Worse even, the largest part of the Left kept reiterating the tired claim of a people “unprepared”, “unready” for storming Parliament – in order to justify its own pathetic unwillingness to break through the red lines of democratic consensus. It went as far as making the ludicrous claim that no “Parliament storming” had been scheduled for the day, and so the KKE was not defending the parliament building, only its own demonstration….
… The ideological deficit of the wider Left renders them irrelevant in the current process of political and historical making. Not least because of their religious obsession with the coming of a ‘dictatorship of the proletariat’, a future day of liberation, PAME folk, must remain unrestrained from carrying out their revolutionary agency, protect the Parliament, until the Holy Day comes when the proletariat rein. Nothing must come in their way, no deviation from the mapped route. Using false dilemmas about ‘violent demonstrators against non-violent protectors of democracy’ KKE are forever trying to convince us all that the act of revolution belongs to some narrowly defined social class, who use non-violent methods to overthrow capitalism. Yet revolts, let alone revolutions, are not time-scheduled – never have been, never will be – this is not dentist appointments we are talking about. And still (just like dentist appointments) these are inherently violent; anyone claiming that radical change can come without violence are either deceiving themselves or trying to deceive and to pacify those around them.

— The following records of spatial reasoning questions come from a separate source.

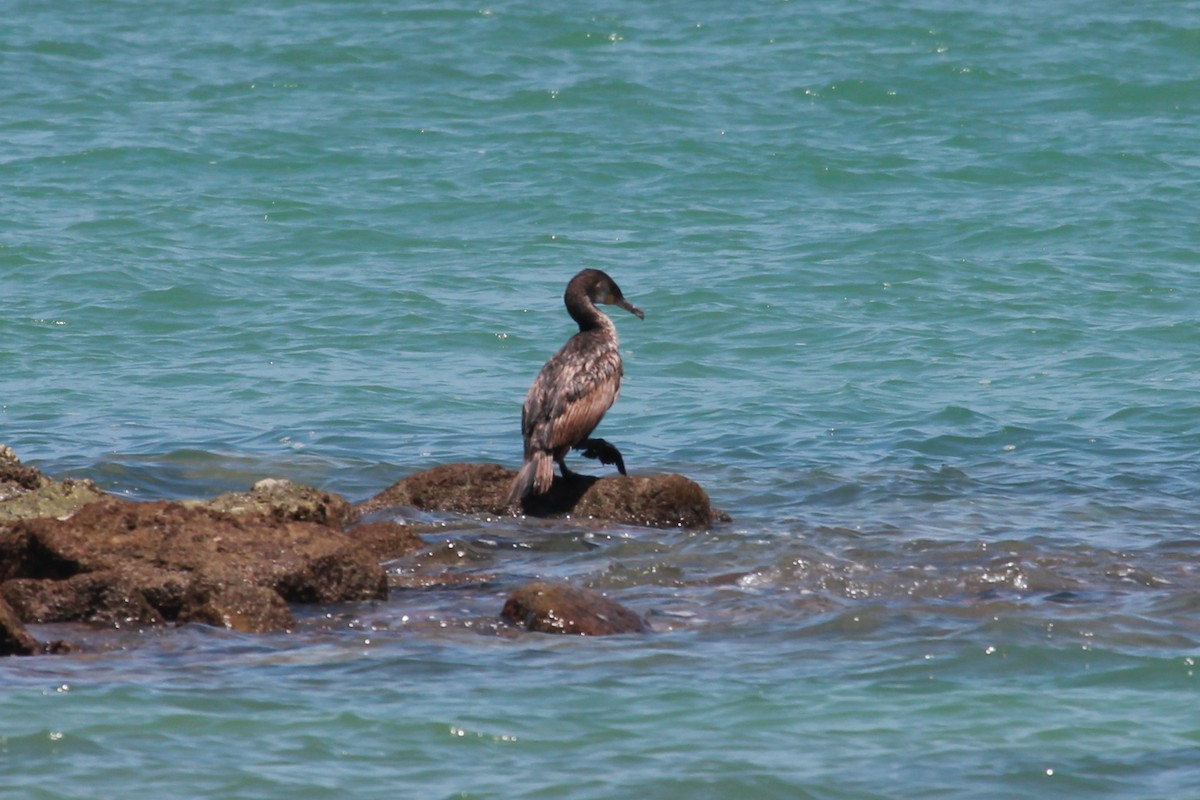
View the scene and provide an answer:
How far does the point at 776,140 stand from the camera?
2188 centimetres

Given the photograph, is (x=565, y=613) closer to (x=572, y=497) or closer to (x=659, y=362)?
(x=572, y=497)

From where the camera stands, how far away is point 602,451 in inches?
395

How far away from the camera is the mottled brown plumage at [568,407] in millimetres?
9562

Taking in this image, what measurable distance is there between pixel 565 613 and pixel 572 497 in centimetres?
251

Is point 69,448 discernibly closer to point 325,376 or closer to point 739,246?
point 325,376

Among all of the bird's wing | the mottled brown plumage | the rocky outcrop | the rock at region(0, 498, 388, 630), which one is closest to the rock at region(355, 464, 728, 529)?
the mottled brown plumage

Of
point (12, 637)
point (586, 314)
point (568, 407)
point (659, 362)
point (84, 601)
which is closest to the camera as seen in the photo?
point (12, 637)

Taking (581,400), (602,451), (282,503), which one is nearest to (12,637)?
(282,503)

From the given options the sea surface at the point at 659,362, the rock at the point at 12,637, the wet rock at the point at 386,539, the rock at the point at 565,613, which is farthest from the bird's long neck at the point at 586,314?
the rock at the point at 12,637

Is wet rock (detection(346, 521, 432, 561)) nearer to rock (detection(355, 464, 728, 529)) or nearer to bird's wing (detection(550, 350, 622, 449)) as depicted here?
rock (detection(355, 464, 728, 529))

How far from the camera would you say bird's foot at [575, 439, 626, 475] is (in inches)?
392

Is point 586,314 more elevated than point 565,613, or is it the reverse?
point 586,314

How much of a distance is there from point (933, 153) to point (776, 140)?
193 cm

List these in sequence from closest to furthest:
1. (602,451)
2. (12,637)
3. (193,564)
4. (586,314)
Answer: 1. (12,637)
2. (193,564)
3. (602,451)
4. (586,314)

At a time when the people of Athens are reaching the tipping point of seeing a revolutionary break-through in their hearts and in their minds, any act preventing people from realizing their revolutionary potential is a major act of historical betrayal. We stand firmly against the Parliamentary Junta, the plexus of Power in the Greek territory and far beyond it. We are using our revolutionary agency to fight in the streets. We are using our revolutionary spirit to imagine different escape routes from the parliamentary nightmare.